* START THE RECORDS *
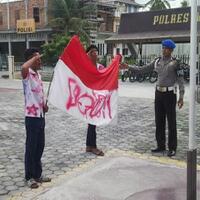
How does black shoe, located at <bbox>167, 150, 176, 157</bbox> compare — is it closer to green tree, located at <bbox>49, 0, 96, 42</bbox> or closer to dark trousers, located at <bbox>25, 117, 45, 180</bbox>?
dark trousers, located at <bbox>25, 117, 45, 180</bbox>

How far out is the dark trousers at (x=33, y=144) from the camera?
523cm

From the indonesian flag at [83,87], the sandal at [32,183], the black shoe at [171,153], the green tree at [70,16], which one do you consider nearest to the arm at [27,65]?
the indonesian flag at [83,87]

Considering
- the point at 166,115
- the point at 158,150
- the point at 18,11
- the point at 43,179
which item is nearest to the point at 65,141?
the point at 158,150

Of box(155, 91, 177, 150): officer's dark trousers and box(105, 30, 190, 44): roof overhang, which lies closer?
box(155, 91, 177, 150): officer's dark trousers

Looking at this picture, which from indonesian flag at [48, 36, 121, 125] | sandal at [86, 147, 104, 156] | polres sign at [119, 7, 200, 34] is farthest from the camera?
polres sign at [119, 7, 200, 34]

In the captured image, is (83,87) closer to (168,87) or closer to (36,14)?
(168,87)

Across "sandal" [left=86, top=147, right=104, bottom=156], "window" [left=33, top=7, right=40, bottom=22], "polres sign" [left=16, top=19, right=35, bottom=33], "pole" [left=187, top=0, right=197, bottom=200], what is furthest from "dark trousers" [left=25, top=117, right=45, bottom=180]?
"window" [left=33, top=7, right=40, bottom=22]

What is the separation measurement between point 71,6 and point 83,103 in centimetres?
3287

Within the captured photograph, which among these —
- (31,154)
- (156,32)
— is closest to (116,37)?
(156,32)

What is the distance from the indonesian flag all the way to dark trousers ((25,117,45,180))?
1.49 feet

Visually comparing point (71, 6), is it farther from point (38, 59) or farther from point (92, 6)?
point (38, 59)

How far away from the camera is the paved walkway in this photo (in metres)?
5.89

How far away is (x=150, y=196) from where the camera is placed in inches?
200

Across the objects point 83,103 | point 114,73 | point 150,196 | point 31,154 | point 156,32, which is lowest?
* END THE RECORDS *
> **TASK REQUIREMENTS**: Output the records from the line containing "Visually comparing point" through the end of the records as a JSON list of strings, with one string per line and blank lines omitted.

> **TASK RESPONSE**:
[
  "Visually comparing point (71, 6), is it farther from point (38, 59) or farther from point (92, 6)?",
  "point (38, 59)",
  "How far away from the camera is the paved walkway in this photo (in metres)?",
  "5.89",
  "How far away is (x=150, y=196) from where the camera is placed in inches?",
  "200",
  "Across the objects point 83,103 | point 114,73 | point 150,196 | point 31,154 | point 156,32, which is lowest?"
]